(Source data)
/---
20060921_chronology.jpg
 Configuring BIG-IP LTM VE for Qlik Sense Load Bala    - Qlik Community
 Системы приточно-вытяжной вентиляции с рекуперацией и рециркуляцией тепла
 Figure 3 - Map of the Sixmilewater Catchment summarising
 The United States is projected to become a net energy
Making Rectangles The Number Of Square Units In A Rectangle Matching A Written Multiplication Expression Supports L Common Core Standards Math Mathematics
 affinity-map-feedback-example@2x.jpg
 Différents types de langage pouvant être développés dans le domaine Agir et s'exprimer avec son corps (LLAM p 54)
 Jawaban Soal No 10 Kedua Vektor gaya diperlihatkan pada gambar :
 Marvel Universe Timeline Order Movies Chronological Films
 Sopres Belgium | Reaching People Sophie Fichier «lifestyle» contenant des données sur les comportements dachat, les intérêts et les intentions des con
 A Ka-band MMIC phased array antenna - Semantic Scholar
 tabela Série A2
\---
(WHAT IS BEING ASKED)
From the entries above, extract only the lines running from the one containing "The United States" through the one containing "affinity-map-feedback-example@2x.jpg", inclusive.

(WRITTEN RESPONSE)
 The United States is projected to become a net energy
Making Rectangles The Number Of Square Units In A Rectangle Matching A Written Multiplication Expression Supports L Common Core Standards Math Mathematics
 affinity-map-feedback-example@2x.jpg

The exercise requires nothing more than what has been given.